福聚講

平成20年6月に発起した福聚講のご案内を掲載します。

観自在菩薩冥應集、連體。巻1/6・9/15

2025-03-09 | 諸経

観自在菩薩冥應集、連體。巻1/6・9/15

九、同古市郡通法寺(大阪府羽曳野市に存在していた寺院)観音の事。

 

通法寺は源頼義朝臣の御建立なり。頼義と申すは清和天皇第六の皇子貞純新王の御子経基王をば六孫王とぞ申しける。延喜七年(907年)十月五日に御年十五にして常寧殿に於いて御元服あり始めて源の姓を賜り、経基を以て日本の大将軍武士の棟梁たるべしとて、白旗一流に螺鈿の御剣一振を相添て下し賜りけり。是源氏の太祖なり。其の子は多田の満仲、満仲の曾子は頼光、次は頼信なり。頼信公は河内守にて古市の香爐峰(大阪府羽曳野市壺井)に城を構へ住し玉へり。頼信の子は頼義公なり。同じく河内に住し玉へり。頼信頼義公長元の始め(1028年)に下総の住人上総の介平忠常を討ち玉ひて後、天下泰平にして弓を弢(ゆぶくろ)にせり。軍士に射騎を習しめんが為に長久四年に河州に遊猟に出玉へり。騎馬三百餘人引率八百餘人なり。比は九月上旬なれば稍染め出る薄紅葉、茂みに隠るる獣の狩杖の音に驚かされ行方を失ひ駈出るを追駈々射るもあり列卒に漏れたる手負の猪に二の矢を番えて追ふもあり、己が獲物を下人に舁せ鳴呼がましげに入るもあり。いと興深くぞ見にける。頼義朝臣は人々の優劣を見んとて、峯に上がりて四方を御覧ずるに、俄かに山中耀き渡り草木の色さながら金色の光をなし、異香四方に芬郁たり。御供の人々怪しみをなさずと云事なし。其の光に付て草を押し分けて是を見るにまのあたり千手観自在菩薩赫奕として御坐しけり。

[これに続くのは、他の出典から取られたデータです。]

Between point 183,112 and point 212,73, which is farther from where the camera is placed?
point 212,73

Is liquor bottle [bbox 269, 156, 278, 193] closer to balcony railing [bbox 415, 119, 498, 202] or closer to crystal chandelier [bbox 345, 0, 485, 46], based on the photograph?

頼義大に驚き悦び玉ひ急ぎ馬より飛び降りて合掌頂礼して涙を流し玉ひ、やがて聖容を自ら掻き負ひ奉り、直に御館に帰玉ひけり。兼ねては今一両日も仮小屋に坐すべき支度なりしが此の不思議の出現に依りて俄かに狩りを止められてげり。昔周の文王は渭 () 水の陽(きた)に狩りして太公望を獲て師父として天下を取り、聖徳を百千歳の後に施し、今源の頼義は香爐の陰に狩りして観自在を得て本尊として逆徒を討って武威を六百年の今に傳ふ。宿習因縁値遇のほどこそ有がたけれ。則ち御館の南に一宇の精舎を建立して彼の尊像を安置し奉り、通法寺と号して密宗の僧を請じて祈願の阿闍梨と憑み玉へり。まことに稀有不思議の霊場なり。此の寺中葉荒廃せるを元禄十三年(1700年)大樹幕下の篤信に依りて再び建立なされ、輪奐昔よりも猶美麗なり。即ち千三百石(7800万円)の寺領を賜り観音の霊威倍す増長して御武運長久源家繁昌天下泰平万民豊楽の御祈祷怠りなければ闔國(こうこく、全国)歓喜の歩みを運び僧俗信仰の掌を合わせけり。三所の宗廟さこそ喜び玉ふらんと有難かりける事どもなり。